* _Yapılacak İşler_:
1. Metin parçasında bağımsız kadın hakkında sorulan soru cümlesinde ona yakıştırılan bütün sıfatları sırasıyla yazın.
2. Metin parçasının “Kadına hep güçlü” sözleriyle başlayıp “ve beklentisi oluşturur.” sözleriyle biten bölümünü olduğu gibi yineleyin.
3. Metin parçasına göre büyük kentlerde kız çocuklarının büyük kısmı, büyüyünce ne olacakları sorulduğunda hangi cevabı veriyor?

* _Metin Parçası_:
========================

Kadına hep güçlü ve özgür kadınların, kadınlıktan uzaklaşıp sevimsiz ve yalnız kalacakları öğretilir. Bu öğreti ile büyüyen çoğu kadın da evlenir evlenmez, hırslarından ve hayallerinden vazgeçer, hayatla bağlarını koparır. Bakıcı, destekleyici birim olarak başkalarının rüyalarının gerçekleşmesi için kendi isteği ile kendi benliğinden vazgeçer. Karşılığında da korunup gözetileceği, bakılıp sevileceği bir karşılık sistemi ve beklentisi oluşturur.
Tüm bu öğretiler neticesinde kadın bağımsız olmanın ne kadar ürkütücü olduğuna karar verince de, tıpkı bir keseli hayvan gibi, başkalarının korumasında yaşamanın ne kadar huzur ve güven verici olduğunu keşfeder. Zaten bağımsız kadın, kadınlıktan uzaklaşıp sevgisiz, sevimsiz, hırçın olmuyor muydu? Ehh, bu kötü özellikleri seçmek hiç de akılcı olmayacaktır.
Bugün bile bırakın kırsalı, büyük kentlerde kız çocuklarının halen büyük bir kısmı büyünce ne olacakları sorulunca, “gelin” ya da “anne” cevabını vermektedirler.

========================

* _Veri Bölümü_:
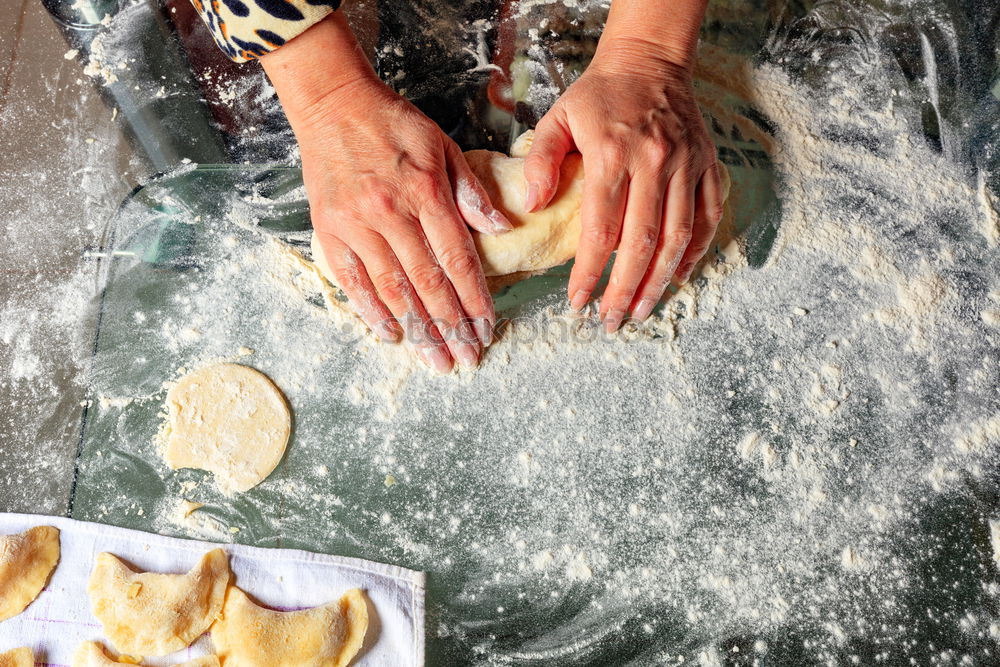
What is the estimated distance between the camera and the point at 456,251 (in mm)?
1260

========================

* _Görev Yanıtları_:
1. sevgisiz, sevimsiz, hırçın

2.
Kadına hep güçlü ve özgür kadınların, kadınlıktan uzaklaşıp sevimsiz ve yalnız kalacakları öğretilir. Bu öğreti ile büyüyen çoğu kadın da evlenir evlenmez, hırslarından ve hayallerinden vazgeçer, hayatla bağlarını koparır. Bakıcı, destekleyici birim olarak başkalarının rüyalarının gerçekleşmesi için kendi isteği ile kendi benliğinden vazgeçer. Karşılığında da korunup gözetileceği, bakılıp sevileceği bir karşılık sistemi ve beklentisi oluşturur.

3. “Gelin” ya da “anne” cevabını veriyorlar.